Reinstatement Process Overview

Exclusion does not end automatically when the term expires. You must apply for reinstatement through OIG’s reinstatement procedures and wait for written confirmation before participating again.

Typical steps

  • Confirm your exclusion end date and eligibility to seek reinstatement (you may generally apply about 90 days before the end of your term).
  • Submit a reinstatement request to OIG with required forms and authorizations, plus supporting documentation (e.g., current licensure status, evidence of rehabilitation, compliance program participation).
  • Respond to any OIG information requests; some applicants may be interviewed or asked for corrective-action proof.
  • Await OIG’s written notice. Until you receive formal notice of reinstatement, you remain excluded and cannot participate or bill.

Limited waivers may be available in rare circumstances when a federal or state health authority demonstrates that program access needs outweigh exclusion risks; such waivers are narrow and program-specific.

Healthcare organizations must actively prevent excluded participation. A robust compliance program reduces risk and demonstrates diligence if issues arise.

Practical safeguards

  • Adopt written policies addressing exclusion screening, onboarding attestations, monthly LEIE checks, and escalation procedures.
  • Require contract clauses where vendors and referral partners attest they—and their workforce—are not excluded and will notify you of any status change.
  • Train staff on the meaning of exclusion, red flags, and the consequences under the Civil Monetary Penalties Law.
  • Maintain documentation: screening logs, match-resolution notes, corrective actions, repayments, and disclosures if needed.
  • If you discover excluded participation, immediately remove the person from federally reimbursed work, quantify potential overpayments, and consider appropriate disclosure and repayment channels.

Conclusion

If you are excluded from participation in federal healthcare programs, the impact is sweeping: no Medicare or Medicaid payment for items or services tied to your work, heightened compliance risk for affiliated entities, and significant penalties for violations. Understanding Social Security Act section 1128, the LEIE, and reinstatement procedures helps you prevent problems, address issues quickly, and return to compliant participation as soon as you are eligible.

FAQs.

What does exclusion from federal healthcare programs mean?

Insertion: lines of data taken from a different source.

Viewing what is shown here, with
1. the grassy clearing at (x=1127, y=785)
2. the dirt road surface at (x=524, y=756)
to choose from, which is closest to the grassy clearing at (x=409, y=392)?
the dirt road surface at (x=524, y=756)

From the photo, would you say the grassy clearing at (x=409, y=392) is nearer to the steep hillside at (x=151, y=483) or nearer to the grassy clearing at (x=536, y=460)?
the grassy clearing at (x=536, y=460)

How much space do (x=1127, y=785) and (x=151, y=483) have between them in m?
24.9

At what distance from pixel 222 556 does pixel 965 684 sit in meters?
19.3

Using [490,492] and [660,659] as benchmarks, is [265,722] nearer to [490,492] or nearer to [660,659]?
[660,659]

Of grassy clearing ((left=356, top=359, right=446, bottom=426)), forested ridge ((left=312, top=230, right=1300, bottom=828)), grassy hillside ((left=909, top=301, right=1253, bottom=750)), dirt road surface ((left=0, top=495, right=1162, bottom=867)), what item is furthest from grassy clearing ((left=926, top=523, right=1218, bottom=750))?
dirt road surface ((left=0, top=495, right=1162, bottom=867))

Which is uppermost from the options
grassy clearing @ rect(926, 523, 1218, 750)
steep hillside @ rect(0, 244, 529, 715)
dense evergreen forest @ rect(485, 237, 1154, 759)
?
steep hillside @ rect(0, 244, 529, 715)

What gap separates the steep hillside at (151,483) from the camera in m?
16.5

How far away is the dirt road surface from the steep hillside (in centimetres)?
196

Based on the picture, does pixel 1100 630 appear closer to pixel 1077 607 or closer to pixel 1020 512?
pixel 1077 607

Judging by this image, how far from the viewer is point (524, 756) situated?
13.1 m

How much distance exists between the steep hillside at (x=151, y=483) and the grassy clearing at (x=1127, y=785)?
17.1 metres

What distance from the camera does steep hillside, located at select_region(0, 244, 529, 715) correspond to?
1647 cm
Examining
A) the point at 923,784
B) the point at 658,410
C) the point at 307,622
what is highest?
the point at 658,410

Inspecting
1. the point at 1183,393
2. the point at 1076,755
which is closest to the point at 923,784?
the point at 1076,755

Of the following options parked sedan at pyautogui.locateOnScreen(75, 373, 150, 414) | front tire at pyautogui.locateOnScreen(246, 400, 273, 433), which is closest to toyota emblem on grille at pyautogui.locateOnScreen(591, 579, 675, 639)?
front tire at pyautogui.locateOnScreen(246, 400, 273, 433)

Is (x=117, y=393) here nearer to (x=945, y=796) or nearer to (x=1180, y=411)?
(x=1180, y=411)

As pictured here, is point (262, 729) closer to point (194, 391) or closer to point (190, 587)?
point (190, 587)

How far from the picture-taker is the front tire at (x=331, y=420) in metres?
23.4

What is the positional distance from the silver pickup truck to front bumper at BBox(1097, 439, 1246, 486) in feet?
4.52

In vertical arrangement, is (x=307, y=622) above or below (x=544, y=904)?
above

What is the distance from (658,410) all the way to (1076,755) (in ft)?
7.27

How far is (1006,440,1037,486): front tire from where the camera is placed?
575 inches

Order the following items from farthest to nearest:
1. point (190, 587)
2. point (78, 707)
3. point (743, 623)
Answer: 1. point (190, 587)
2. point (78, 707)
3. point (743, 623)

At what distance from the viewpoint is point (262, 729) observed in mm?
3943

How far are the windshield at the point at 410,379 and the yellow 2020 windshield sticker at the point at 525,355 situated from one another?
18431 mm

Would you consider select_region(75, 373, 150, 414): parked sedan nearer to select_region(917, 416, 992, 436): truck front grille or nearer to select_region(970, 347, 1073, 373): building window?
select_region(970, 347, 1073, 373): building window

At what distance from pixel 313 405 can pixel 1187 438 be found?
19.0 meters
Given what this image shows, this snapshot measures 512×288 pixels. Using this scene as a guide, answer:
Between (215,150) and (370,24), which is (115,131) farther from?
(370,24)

Exclusion is an OIG action under Social Security Act section 1128 that bars you from participating in federal healthcare programs. During exclusion, programs like Medicare and Medicaid will not pay for any items or services you furnish, order, or prescribe, including related administrative work that contributes to reimbursable claims.

What are the consequences of being excluded?

You cannot bill federal healthcare programs for your services, and organizations that use your services risk overpayments, Civil Monetary Penalties, and reputational harm. Claims tied to your work can be denied or must be repaid, even if you were not the direct biller.

How can an excluded individual apply for reinstatement?

Reinstatement is not automatic. Near the end of your exclusion term (typically about 90 days before), submit a written request and required forms to OIG, provide supporting documentation (such as licensure status and evidence of rehabilitation or compliance), and wait for OIG’s written approval before resuming participation.

What obligations do healthcare entities have regarding excluded individuals?

Entities must screen the workforce and key vendors against the LEIE at hire and monthly, document results, resolve matches swiftly, prevent excluded persons from contributing to federally reimbursed work, and address overpayments or potential Civil Monetary Penalties if a lapse occurs.